In the records below, change every "yellow football sock" to "yellow soccer sock" and leave all other text unchanged. Omit the pictures when you write out the records.

═════ RECORD EXTRACTS

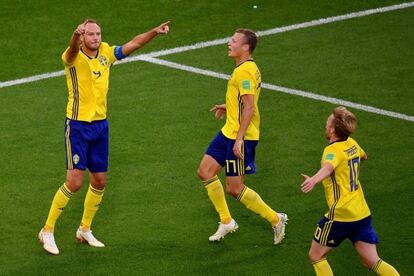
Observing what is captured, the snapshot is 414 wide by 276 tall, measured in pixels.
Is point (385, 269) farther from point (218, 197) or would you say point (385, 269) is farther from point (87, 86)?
point (87, 86)

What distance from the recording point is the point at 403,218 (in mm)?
12945

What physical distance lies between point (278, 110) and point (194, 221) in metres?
3.84

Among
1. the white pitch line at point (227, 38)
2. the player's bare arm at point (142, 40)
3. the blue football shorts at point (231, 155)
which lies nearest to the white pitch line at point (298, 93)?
the white pitch line at point (227, 38)

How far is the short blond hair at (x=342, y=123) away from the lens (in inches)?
413

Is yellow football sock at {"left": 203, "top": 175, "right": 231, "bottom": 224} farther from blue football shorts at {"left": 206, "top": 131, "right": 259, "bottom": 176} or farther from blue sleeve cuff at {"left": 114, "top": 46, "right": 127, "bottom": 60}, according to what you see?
blue sleeve cuff at {"left": 114, "top": 46, "right": 127, "bottom": 60}

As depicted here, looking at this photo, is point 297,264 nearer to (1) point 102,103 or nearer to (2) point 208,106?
(1) point 102,103

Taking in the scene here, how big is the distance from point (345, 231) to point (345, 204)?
0.29 metres

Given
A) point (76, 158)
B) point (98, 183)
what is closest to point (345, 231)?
point (98, 183)

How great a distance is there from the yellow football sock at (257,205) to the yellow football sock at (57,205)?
6.50ft

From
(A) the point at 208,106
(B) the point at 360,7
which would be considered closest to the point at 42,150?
(A) the point at 208,106

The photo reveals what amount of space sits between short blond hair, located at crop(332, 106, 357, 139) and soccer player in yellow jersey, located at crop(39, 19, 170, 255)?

══════════

- RESPONSE:
Observing what is captured, the snapshot is 414 wide by 276 tall, measured in pixels.
Is point (385, 269) farther from point (218, 197) or would you say point (385, 269) is farther from point (87, 86)?
point (87, 86)

What distance from the recording point is the point at 403,218 (in mm)?
12945

What physical distance lies between point (278, 110) and point (194, 221) in metres?
3.84

Among
1. the white pitch line at point (227, 38)
2. the player's bare arm at point (142, 40)
3. the blue football shorts at point (231, 155)
which lies nearest to the white pitch line at point (298, 93)?
the white pitch line at point (227, 38)

How far is the short blond hair at (x=342, y=123) away from the lens (in inches)?
413

Is yellow soccer sock at {"left": 203, "top": 175, "right": 231, "bottom": 224} farther from blue football shorts at {"left": 206, "top": 131, "right": 259, "bottom": 176} or farther from blue sleeve cuff at {"left": 114, "top": 46, "right": 127, "bottom": 60}, according to what you see?
blue sleeve cuff at {"left": 114, "top": 46, "right": 127, "bottom": 60}

As depicted here, looking at this photo, is point 297,264 nearer to (1) point 102,103 or nearer to (2) point 208,106?
(1) point 102,103

Taking in the scene here, how big is the distance from point (345, 231) to point (345, 204)?
0.29 metres

Given
A) point (76, 158)
B) point (98, 183)
what is closest to point (345, 231)?
point (98, 183)

How great a distance is there from the yellow soccer sock at (257,205) to the yellow soccer sock at (57,205)?
6.50ft

From
(A) the point at 208,106
(B) the point at 360,7
which would be considered closest to the point at 42,150?
(A) the point at 208,106

The photo reveals what amount of space sits between short blond hair, located at crop(332, 106, 357, 139) and soccer player in yellow jersey, located at crop(39, 19, 170, 255)?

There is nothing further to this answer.